3. A transparent financial system
People who access financial services require a system that gives them the advantage of supervision to better control their investments and transactions. And fortunately, blockchain technology is today a reliable source for financial activities.
Users have more control over their digital assets and see their location and storage usage. Supervision of digital assets makes DeFi a transparent financial system.
In addition, a transaction is permanently registered in the blockchain when deploying smart contracts and becomes permanently unchanged.
In addition, the system only executed operations when both trading parties complied with their part of the agreement, a popular example being P2P (peer-to-peer) trading.
4. Open access to financial services for all
DeFi should go with the motto “Finance for all”. This is just a suggestion anyway. But DeFi breaks the rules by creating an open-door financial system for everyone, regardless of credit history, equity, geographic location, or class.
Thus, you have access to a more complete financial system if the banks reject you. While banks and financial institutions are closing in to save money, DeFi is moving forward with a reckless push.
And by reducing the barriers that mitigate access to lending, DeFi is gaining wider acceptance among those banks, lenders, and intermediaries not meeting their financial needs.
As it stands, the famous quote from Bill Gates: “Banking is necessary; the banks are not ”, it cannot be more valid.
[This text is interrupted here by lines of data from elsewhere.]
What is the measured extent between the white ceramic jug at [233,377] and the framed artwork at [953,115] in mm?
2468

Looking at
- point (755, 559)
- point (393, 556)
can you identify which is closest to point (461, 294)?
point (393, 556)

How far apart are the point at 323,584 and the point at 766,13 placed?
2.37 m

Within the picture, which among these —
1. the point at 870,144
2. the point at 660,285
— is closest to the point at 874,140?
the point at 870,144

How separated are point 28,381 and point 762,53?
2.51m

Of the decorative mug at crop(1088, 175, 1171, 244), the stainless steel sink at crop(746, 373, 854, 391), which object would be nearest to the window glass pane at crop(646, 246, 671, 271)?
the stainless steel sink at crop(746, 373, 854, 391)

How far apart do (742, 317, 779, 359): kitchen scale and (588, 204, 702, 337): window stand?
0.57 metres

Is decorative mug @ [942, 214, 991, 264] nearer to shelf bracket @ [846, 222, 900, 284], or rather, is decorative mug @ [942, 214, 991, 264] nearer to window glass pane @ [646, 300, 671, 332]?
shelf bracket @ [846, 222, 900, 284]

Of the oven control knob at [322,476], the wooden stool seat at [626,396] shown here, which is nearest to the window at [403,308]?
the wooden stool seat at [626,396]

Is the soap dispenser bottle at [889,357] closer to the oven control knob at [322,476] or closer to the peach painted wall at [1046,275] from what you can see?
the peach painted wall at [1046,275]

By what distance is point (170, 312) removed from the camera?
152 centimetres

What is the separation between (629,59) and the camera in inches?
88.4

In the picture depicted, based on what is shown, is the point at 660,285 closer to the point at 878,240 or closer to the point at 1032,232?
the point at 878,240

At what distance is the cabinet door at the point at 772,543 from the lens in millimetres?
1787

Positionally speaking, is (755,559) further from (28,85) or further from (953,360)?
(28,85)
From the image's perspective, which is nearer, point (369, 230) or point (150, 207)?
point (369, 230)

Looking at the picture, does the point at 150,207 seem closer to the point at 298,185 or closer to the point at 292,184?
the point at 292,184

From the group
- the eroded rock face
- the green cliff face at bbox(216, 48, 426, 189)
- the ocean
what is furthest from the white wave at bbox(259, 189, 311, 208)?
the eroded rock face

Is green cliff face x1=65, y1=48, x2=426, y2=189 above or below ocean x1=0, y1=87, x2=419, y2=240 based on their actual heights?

5. Autonomy of investment and ownership of assets
You have full ownership of your funds as a participant in decentralized finance. In the absence of intermediaries, you are your own boss. DeFi makes you a sole proprietor, so to speak, and you can invest and get reasonable returns on your investments.
It’s also exciting that DeFi offers you several options for your digital resources. You can participate, lend, borrow and save digital assets.
For example, you can bet on your cryptocurrency Yefi.one—A DeFi betting platform for earning passive interest when you invest your cryptographic assets in its decentralized application (YeFi DApp).
YeFi DApp gives you a fun and intuitive way to earn passive income with your cryptography. The YeFi platform stands out for its security and you can get an APY (annual percentage return) of up to 80% on your cryptographic investments.
6. Environmental sustainability
The minting of paper money around the world has led to the continuous felling of trees, which has increased the saturation of greenhouse gases in the atmosphere. And according to the United States Mint, finished 40,000 tons of metal go make coins in the country annually.
Decentralized finance is a move away from physical currency to digital currency. And while DeFi activities in blockchains can still release a substantial amount of carbon into the atmosphere, several solutions are creating ways to counteract or minimize emissions.
For example, Popcorn provides a carbon-neutral DeFi platform where investors promote carbon-neutral transactions and get high returns on their investments.
Popcorn is one of the few socially responsible DeFi companies where you can choose to “do well” or donate your profits to their decentralized social impact program.
Popcorn’s carbon-neutral savings account demonstrates that the company has a conscious DeFi model that considers the carbon footprint of blockchain activities. You can invest in popcorn and start earning high returns on your cryptocurrencies.
You’ve seen how decentralized finance wants to displace traditional banking and take over with its more advanced technology-oriented system.
From low-interest loans and high ROI to open access and all-inclusive financial services, there’s no better time to join the DeFi train than now.